• Directions for this task: Reproduce the lines of the records below with "rocky riverbed" switched to "stony streambed" throughout, leaving everything else unchanged. Omit the pictures from your answer.

Stored entries:
• • • • •

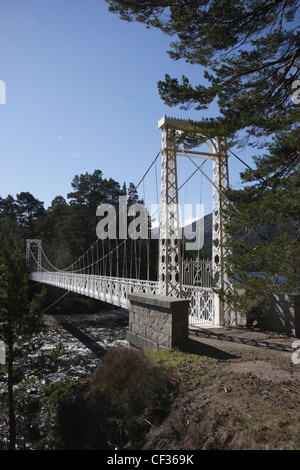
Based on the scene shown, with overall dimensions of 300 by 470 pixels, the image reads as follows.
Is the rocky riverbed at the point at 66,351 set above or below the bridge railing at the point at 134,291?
below

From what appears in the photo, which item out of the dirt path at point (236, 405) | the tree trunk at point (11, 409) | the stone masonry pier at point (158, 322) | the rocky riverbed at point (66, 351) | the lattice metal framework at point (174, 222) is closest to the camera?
the dirt path at point (236, 405)

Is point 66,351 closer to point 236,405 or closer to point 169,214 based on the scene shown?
point 169,214

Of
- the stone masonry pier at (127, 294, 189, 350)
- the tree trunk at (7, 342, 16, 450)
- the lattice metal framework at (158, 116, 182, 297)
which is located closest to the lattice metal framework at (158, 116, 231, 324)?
the lattice metal framework at (158, 116, 182, 297)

• • • • •

• Finished answer:
Based on the scene shown, with overall dimensions of 300 by 470 pixels, the image reads as follows.
Is the stony streambed at the point at 66,351 set above or below the bridge railing at the point at 134,291?
below

From what appears in the photo, which item out of the dirt path at point (236, 405) | the tree trunk at point (11, 409) | the stone masonry pier at point (158, 322) | the stony streambed at point (66, 351) | the lattice metal framework at point (174, 222) is closest to the camera?
the dirt path at point (236, 405)

Is point 66,351 closer to point 236,405 or closer to point 169,214 based on the scene shown?
point 169,214

Of
- the stone masonry pier at (127, 294, 189, 350)
- the tree trunk at (7, 342, 16, 450)
- the lattice metal framework at (158, 116, 182, 297)
which is located closest to the lattice metal framework at (158, 116, 231, 324)?
the lattice metal framework at (158, 116, 182, 297)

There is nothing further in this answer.